Are closed sets in a pre-image always contained in an open set in the domain?

[ehrenfest]

Homework Statement

This is a topology problem.
I have a continuous map from X to Y, and I take an open set U in Y, and I look at its preimage. Is it true that there must always be an open set in X whose closure is in the preimage of U?

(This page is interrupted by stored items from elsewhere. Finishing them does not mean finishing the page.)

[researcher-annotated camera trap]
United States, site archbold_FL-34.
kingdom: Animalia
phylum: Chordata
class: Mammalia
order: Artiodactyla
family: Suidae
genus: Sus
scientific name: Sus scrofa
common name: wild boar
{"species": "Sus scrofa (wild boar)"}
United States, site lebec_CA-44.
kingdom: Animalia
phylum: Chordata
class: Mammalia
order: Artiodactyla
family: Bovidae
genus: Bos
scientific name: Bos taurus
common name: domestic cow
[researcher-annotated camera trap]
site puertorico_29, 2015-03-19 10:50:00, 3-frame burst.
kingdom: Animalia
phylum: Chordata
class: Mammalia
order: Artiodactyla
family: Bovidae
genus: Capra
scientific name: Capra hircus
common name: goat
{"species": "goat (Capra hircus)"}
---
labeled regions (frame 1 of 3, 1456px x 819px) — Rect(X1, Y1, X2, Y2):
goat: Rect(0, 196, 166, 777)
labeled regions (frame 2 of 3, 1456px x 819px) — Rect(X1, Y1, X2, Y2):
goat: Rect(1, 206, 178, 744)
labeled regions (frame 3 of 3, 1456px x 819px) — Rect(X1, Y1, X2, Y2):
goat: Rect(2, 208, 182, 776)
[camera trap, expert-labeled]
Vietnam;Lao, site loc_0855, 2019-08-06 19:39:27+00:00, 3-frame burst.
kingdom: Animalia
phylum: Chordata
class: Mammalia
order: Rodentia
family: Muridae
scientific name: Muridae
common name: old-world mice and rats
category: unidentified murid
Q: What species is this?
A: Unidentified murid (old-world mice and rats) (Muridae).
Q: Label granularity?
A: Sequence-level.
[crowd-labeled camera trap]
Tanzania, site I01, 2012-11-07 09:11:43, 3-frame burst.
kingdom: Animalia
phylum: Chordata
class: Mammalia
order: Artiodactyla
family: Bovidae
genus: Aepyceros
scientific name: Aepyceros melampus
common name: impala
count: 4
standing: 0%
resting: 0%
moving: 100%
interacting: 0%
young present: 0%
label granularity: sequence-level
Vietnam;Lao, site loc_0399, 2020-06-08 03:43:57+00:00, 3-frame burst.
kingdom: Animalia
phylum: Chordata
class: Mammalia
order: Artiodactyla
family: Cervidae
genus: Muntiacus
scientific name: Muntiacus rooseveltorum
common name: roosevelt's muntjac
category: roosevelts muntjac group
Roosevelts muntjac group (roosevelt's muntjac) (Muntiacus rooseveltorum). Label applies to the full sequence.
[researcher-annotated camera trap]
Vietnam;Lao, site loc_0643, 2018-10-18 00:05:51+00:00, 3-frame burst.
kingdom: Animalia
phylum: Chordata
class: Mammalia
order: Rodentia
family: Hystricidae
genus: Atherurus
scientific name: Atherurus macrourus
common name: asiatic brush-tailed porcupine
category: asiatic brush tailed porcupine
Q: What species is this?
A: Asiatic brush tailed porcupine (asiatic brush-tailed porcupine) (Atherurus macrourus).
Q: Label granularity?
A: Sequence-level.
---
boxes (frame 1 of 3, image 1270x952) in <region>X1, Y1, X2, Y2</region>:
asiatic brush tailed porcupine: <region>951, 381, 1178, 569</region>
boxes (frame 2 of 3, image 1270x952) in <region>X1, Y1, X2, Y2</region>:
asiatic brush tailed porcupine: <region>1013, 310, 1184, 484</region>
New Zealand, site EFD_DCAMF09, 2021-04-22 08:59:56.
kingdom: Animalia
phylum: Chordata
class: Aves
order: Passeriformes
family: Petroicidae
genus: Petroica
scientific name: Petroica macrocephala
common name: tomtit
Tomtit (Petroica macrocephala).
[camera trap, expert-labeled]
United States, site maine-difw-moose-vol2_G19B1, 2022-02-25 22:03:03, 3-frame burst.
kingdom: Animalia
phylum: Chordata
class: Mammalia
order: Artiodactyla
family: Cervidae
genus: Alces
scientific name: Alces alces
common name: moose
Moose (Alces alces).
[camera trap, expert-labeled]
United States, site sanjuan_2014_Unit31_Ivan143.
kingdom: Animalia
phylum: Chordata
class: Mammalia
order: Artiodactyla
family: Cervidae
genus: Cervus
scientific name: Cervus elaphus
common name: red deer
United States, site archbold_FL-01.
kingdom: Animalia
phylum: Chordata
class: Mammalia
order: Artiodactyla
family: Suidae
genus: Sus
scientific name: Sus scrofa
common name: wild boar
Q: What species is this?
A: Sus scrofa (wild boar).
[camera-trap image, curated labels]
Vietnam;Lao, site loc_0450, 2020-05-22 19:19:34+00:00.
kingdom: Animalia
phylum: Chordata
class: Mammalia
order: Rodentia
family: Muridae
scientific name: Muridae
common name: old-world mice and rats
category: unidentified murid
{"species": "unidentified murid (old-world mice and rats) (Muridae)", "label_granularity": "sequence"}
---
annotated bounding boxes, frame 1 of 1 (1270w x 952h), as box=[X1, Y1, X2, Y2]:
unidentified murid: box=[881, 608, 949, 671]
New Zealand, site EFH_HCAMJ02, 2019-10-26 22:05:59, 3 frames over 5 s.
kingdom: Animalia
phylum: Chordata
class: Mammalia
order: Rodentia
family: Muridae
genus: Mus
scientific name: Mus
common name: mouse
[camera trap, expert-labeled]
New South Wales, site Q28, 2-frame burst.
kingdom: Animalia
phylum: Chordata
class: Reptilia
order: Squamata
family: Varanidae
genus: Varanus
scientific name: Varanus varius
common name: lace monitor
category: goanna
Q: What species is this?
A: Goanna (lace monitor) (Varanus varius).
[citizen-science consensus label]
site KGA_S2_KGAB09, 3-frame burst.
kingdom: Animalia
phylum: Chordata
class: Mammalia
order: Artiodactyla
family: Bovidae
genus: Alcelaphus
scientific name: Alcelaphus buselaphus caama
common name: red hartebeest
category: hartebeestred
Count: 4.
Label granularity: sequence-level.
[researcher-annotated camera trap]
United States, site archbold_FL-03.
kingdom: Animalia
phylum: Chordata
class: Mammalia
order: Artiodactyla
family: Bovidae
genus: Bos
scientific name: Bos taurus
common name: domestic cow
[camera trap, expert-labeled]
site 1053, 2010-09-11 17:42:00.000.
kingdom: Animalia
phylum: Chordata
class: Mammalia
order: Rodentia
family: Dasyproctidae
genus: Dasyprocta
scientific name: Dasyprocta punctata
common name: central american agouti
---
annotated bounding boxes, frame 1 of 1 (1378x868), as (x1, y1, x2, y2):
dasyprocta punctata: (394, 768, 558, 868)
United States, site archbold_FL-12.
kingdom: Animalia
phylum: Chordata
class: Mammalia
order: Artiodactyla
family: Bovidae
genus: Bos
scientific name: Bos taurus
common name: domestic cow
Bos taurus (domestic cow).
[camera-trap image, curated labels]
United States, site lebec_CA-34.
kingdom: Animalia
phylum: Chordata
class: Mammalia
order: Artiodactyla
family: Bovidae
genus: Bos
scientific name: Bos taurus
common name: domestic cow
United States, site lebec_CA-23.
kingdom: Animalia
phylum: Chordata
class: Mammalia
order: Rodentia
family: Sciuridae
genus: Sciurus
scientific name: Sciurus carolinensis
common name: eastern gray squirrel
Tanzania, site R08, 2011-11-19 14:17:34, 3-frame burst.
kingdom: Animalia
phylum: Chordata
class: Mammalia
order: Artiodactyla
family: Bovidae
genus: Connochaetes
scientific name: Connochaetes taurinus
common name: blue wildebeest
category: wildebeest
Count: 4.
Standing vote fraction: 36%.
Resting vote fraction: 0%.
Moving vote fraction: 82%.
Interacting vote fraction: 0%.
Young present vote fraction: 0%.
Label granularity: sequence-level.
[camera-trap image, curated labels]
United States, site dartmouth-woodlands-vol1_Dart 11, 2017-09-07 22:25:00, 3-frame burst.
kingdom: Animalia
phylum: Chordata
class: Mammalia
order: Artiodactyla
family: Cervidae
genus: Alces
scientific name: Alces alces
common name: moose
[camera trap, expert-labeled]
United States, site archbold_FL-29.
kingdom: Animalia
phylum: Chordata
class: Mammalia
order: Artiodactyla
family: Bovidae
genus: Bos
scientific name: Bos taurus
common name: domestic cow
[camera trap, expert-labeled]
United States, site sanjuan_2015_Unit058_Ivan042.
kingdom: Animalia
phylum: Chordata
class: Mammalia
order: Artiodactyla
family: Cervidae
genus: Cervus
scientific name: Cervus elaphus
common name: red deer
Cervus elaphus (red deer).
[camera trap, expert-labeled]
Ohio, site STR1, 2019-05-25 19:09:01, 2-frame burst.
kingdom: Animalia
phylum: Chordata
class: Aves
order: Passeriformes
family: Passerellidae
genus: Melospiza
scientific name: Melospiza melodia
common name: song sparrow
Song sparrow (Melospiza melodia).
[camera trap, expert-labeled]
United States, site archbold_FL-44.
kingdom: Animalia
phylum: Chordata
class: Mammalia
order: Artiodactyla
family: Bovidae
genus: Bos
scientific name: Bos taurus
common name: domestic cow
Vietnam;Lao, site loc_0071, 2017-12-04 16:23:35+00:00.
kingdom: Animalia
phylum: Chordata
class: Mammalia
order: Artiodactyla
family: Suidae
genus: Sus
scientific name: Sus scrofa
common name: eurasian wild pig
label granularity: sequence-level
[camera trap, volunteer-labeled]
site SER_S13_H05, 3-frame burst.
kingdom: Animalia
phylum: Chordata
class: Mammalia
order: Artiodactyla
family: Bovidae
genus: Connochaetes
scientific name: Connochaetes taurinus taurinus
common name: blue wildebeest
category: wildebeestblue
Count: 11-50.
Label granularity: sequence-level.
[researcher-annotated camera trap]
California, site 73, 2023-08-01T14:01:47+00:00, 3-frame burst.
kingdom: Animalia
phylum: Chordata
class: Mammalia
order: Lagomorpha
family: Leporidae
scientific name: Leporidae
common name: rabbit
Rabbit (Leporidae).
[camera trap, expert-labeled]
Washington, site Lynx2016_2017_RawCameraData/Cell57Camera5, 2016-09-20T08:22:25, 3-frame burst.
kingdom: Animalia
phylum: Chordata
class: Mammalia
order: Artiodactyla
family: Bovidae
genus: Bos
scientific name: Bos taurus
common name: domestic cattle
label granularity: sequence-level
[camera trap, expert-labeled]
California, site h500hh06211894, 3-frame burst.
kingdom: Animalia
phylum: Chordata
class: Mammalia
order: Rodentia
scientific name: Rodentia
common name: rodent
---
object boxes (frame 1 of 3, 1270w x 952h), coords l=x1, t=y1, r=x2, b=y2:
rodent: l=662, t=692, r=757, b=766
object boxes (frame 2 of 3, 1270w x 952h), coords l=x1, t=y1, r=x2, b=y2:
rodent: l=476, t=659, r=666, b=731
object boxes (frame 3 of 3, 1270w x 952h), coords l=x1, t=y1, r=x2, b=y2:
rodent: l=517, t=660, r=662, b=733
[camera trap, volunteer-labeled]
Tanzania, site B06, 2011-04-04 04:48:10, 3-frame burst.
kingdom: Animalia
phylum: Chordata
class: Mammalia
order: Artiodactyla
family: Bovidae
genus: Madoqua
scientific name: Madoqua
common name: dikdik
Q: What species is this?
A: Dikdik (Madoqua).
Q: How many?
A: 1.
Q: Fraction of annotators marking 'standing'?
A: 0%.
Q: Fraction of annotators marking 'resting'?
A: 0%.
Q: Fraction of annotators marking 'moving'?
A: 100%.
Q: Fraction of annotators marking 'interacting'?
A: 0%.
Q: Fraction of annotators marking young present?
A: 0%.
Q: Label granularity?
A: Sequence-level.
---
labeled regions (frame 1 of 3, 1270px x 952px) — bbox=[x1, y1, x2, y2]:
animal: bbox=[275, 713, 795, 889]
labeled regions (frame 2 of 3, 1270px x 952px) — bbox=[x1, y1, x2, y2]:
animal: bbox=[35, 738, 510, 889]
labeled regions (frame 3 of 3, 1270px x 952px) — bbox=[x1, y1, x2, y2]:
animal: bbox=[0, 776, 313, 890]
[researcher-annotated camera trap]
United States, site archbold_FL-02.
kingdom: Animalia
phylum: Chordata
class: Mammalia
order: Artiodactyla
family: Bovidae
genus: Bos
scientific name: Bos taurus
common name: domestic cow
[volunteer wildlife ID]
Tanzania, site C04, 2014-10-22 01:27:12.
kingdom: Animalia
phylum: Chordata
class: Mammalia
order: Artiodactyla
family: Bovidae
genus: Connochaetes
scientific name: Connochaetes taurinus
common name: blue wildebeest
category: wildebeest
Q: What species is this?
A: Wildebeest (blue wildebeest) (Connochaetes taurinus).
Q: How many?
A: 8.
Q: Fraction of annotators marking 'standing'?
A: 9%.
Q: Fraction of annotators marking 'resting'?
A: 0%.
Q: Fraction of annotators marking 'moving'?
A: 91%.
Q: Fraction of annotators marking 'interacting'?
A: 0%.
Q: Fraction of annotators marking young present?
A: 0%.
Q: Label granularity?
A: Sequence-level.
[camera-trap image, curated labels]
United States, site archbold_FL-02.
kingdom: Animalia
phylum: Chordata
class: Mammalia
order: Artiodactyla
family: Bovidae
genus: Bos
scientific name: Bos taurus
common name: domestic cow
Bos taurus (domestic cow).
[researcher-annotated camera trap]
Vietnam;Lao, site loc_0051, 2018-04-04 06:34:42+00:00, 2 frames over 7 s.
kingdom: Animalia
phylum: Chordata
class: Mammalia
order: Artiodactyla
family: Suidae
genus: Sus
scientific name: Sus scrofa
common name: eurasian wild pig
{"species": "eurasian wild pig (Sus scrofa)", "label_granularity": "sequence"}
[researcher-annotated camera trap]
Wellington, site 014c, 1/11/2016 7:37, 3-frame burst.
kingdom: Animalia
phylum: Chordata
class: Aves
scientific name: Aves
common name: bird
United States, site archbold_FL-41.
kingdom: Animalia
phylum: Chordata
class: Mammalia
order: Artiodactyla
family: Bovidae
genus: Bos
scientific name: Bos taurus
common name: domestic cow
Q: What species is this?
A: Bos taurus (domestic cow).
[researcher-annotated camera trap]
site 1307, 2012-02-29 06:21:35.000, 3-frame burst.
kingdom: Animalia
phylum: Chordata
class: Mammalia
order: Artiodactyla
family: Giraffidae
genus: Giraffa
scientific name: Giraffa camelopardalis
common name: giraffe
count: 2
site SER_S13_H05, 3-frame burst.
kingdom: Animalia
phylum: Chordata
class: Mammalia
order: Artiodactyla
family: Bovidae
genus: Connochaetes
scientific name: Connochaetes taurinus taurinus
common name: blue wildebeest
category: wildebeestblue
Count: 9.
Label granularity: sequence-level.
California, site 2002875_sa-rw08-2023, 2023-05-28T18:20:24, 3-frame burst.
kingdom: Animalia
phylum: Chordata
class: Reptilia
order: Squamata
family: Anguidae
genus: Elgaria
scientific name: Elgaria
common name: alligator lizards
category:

I know that there is always an open set whose closure is in the preimage of the closure of U. But that is not the same thing...

Homework Equations

The Attempt at a Solution

 

[Dick]

The preimage of an open set in Y IS an open set in X. That's basically the definition of continuous function. If it's closure is also the preimage, then the answer is no. Not every open set is also closed. Why are you muddling this up?

 

[ehrenfest]

I am not asking whether the closure of the preimage of an open set is in the preimage, I am asking if there is any open set whose closure is in the preimage.

 

[Dick]

Depends on whether your topology guarantees that any open set contains a proper open subset. The preimage is after all, just an open set. It has no special properties beyond that.

 

[ehrenfest]

What if my topology is second countable, locally compact and Hausdorff?

 

[Dick]

If it's a metric space just find an open ball in the set. Call it's radius r, and take the ball of radius r/2 as your set.

 

[ehrenfest]

I see. Thanks.